The new guidelines by the Ministry allow companies to print, stamp, or use stickers to show the new MRP on pre-GST product packages.
In a new directive, the Consumer Affairs Ministry provides an alternative to clear off the confusion regarding unsold pre-packaged items lying with manufacturers, retailers and wholesalers. The new guidelines by the Ministry allow companies to print, stamp, or use stickers to show the new MRP on pre-GST product packages. FMCG companies are worried about the impact of this guideline on their sales.
Placing stickers on the products that are already dispatched to stockists, wholesalers or that on the display shelves of retailers could be a daunting task for FMCGs.
Before the rollout of the unified tax, Goods and Services Tax (GST), FMCG companies rushed to clear stock that was unsold and packaged pre-GST. Companies like Colgate, Dabur, HUL offered huge discounts to their wholesalers and retailers to clear old stock.
Products like toothpaste, soap and hair oil that were taxed 22-23% in the previous tax structure are now taxed in the GST slab of 18%. Therefore, the companies were rushing in to dispose of these stocks in the market to avoid two MRPs – a higher pre-GST rate and a lower post-GST rate.

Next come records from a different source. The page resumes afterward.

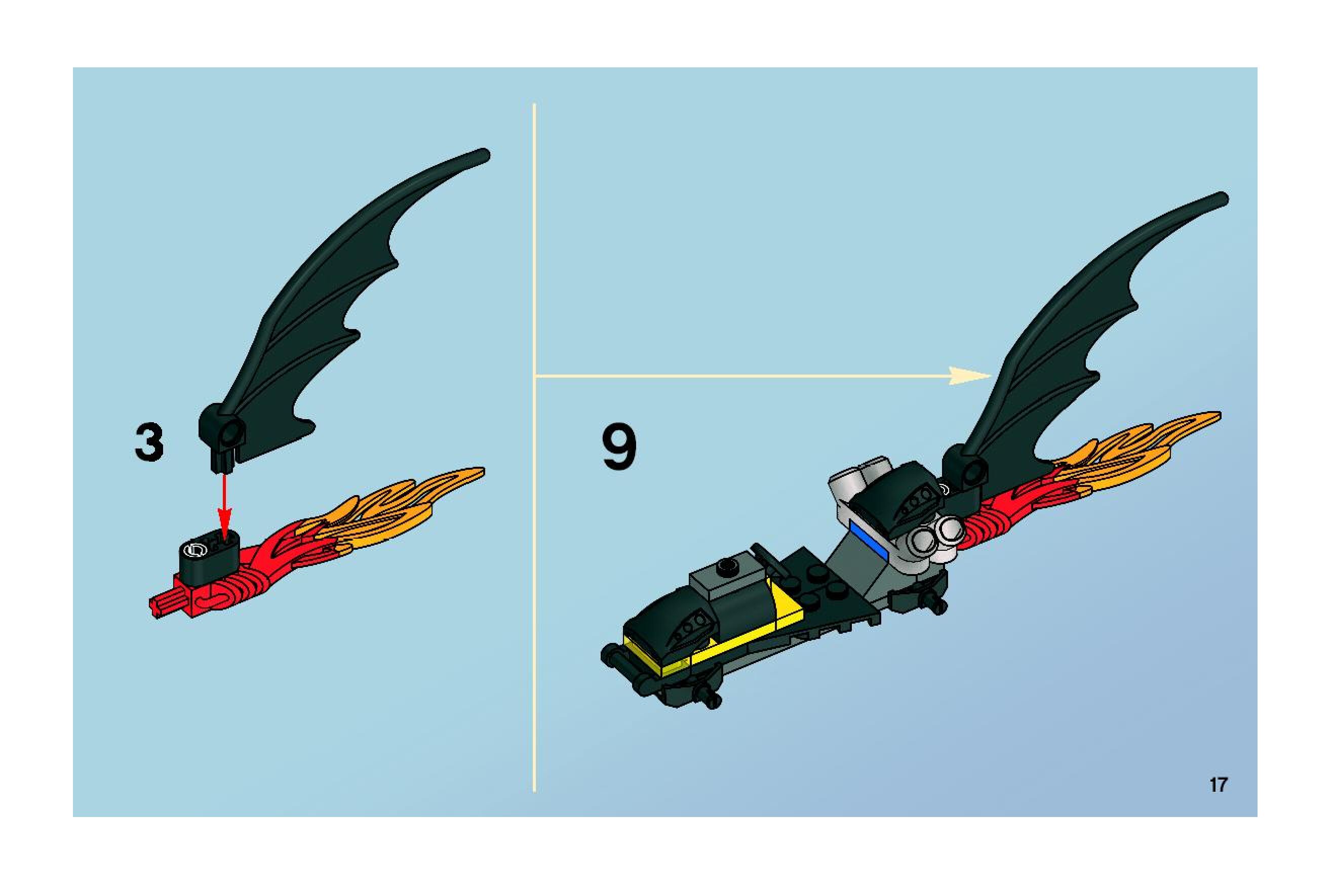 3

9

17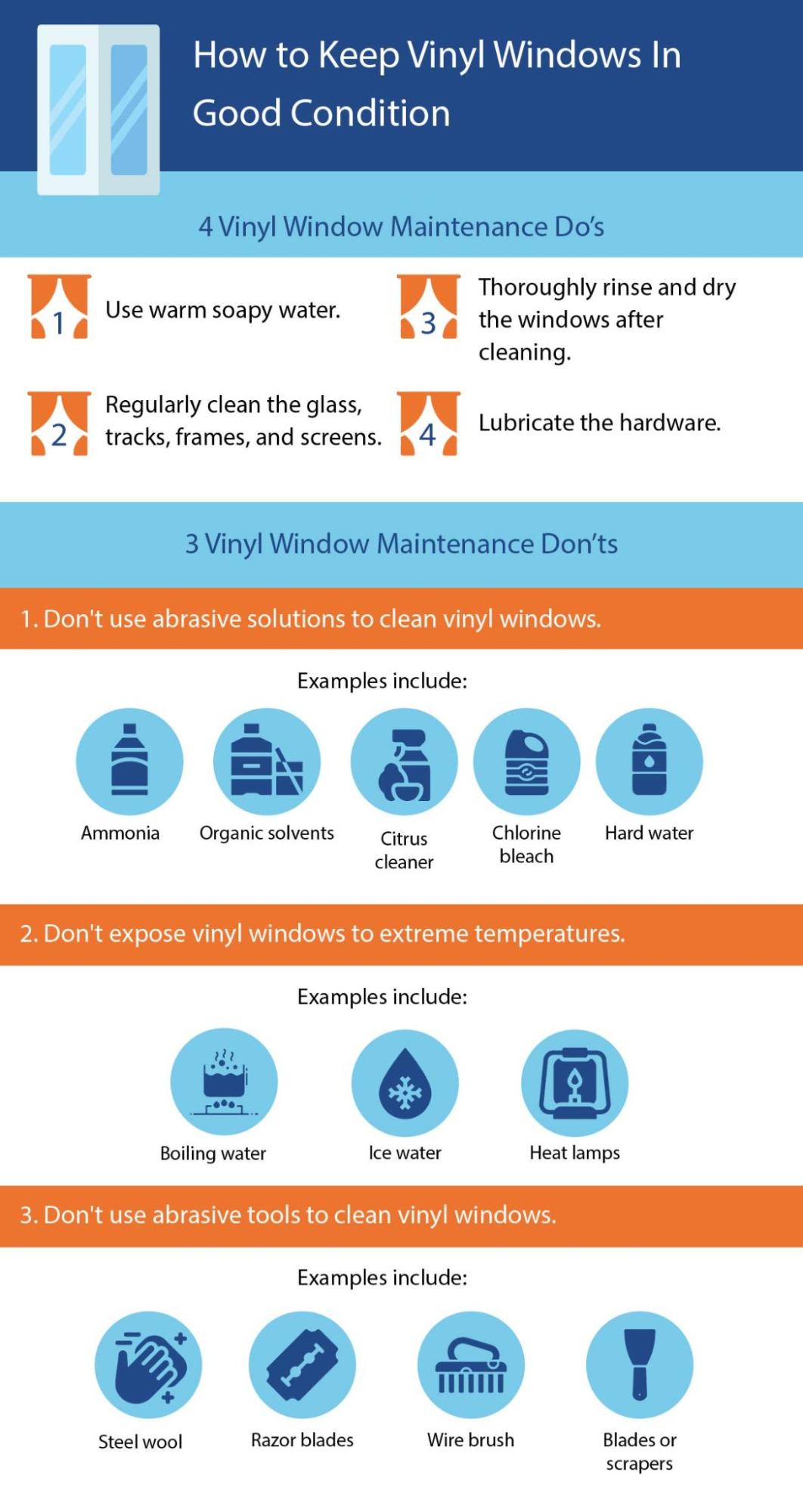 How to Keep Vinyl Windows In Good Condition

4 Vinyl Window Maintenance Do's

1 Use warm soapy water.

2 Regularly clean the glass, tracks, frames, and screens.

3 Thoroughly rinse and dry the windows after cleaning.

4 Lubricate the hardware.

3 Vinyl Window Maintenance Don'ts

1. Don't use abrasive solutions to clean vinyl windows.

Examples include:

Ammonia

Organic solvents

Citrus cleaner

Chlorine bleach

Hard water

2. Don't expose vinyl windows to extreme temperatures.

Examples include:

Boiling water

Ice water

Heat lamps

3. Don't use abrasive tools to clean vinyl windows.

Examples include:

Steel wool

Razor blades

Wire brush

Blades or scrapers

Also, if the companies comply with the government’s new circular they are likely to break the rules laid down by the State government’s, Legal Metrology Department. This department is responsible for regulating the price display on product labels and tampering with them is illegal.
All said this new guideline will deter some FMCG companies from raising prices to absorb the higher tax rates applicable under GST and thereby significantly impact their profitability.